EXTRACTED ENTRIES:
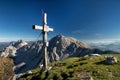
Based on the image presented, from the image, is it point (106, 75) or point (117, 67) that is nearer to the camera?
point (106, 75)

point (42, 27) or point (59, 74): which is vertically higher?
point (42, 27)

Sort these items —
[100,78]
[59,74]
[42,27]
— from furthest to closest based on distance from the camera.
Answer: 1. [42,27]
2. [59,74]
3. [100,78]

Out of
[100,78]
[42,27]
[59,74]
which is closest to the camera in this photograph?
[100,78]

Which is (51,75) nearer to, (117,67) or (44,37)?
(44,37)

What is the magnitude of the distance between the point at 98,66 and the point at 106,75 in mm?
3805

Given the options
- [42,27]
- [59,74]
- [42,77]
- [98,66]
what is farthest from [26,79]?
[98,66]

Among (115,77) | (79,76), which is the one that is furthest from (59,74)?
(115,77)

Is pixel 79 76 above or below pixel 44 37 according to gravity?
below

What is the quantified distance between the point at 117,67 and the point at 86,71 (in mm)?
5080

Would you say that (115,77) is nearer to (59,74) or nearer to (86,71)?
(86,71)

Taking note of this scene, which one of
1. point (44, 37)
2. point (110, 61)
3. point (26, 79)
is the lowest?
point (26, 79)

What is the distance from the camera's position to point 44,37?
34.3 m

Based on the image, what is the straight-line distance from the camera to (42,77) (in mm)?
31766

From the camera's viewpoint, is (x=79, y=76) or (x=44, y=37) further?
--
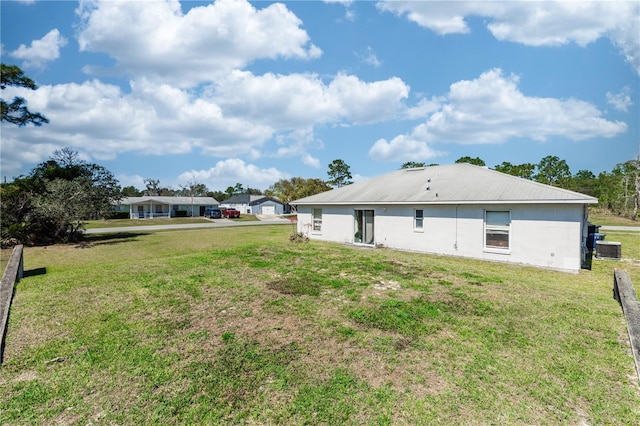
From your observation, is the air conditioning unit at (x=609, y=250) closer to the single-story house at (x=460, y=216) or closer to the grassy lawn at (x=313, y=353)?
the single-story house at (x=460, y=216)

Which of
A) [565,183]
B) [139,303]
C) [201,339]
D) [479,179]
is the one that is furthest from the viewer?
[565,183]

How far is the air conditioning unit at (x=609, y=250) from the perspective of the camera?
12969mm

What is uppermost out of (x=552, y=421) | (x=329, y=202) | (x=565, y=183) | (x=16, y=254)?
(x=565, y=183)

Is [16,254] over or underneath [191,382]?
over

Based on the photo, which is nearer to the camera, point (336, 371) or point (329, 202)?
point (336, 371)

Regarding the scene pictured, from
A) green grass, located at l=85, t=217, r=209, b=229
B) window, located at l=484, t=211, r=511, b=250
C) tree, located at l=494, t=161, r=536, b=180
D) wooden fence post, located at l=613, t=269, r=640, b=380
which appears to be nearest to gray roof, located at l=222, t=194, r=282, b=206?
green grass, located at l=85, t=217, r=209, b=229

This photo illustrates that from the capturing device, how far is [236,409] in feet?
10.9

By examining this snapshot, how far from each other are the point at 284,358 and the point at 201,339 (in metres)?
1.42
...
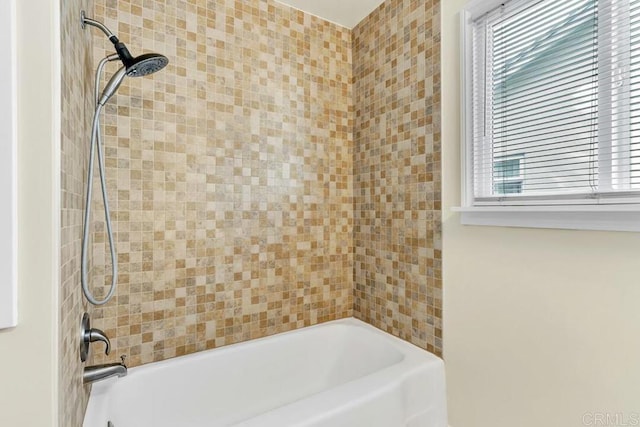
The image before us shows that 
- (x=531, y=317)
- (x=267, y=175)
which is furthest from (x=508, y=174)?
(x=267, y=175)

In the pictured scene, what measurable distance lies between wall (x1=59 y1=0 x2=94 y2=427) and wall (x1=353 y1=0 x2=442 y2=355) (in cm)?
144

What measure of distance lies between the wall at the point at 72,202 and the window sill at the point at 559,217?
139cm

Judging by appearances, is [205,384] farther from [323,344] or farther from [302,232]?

WRITTEN PROBLEM: Show every line of the listing above that contains the word "conditioning".

RESPONSE TO THE EXERCISE:
From your observation, is the air conditioning unit at (x=609, y=250) closer to the single-story house at (x=460, y=216) or closer to the grassy lawn at (x=313, y=353)?
How far is the air conditioning unit at (x=609, y=250) from the perspective of the camera?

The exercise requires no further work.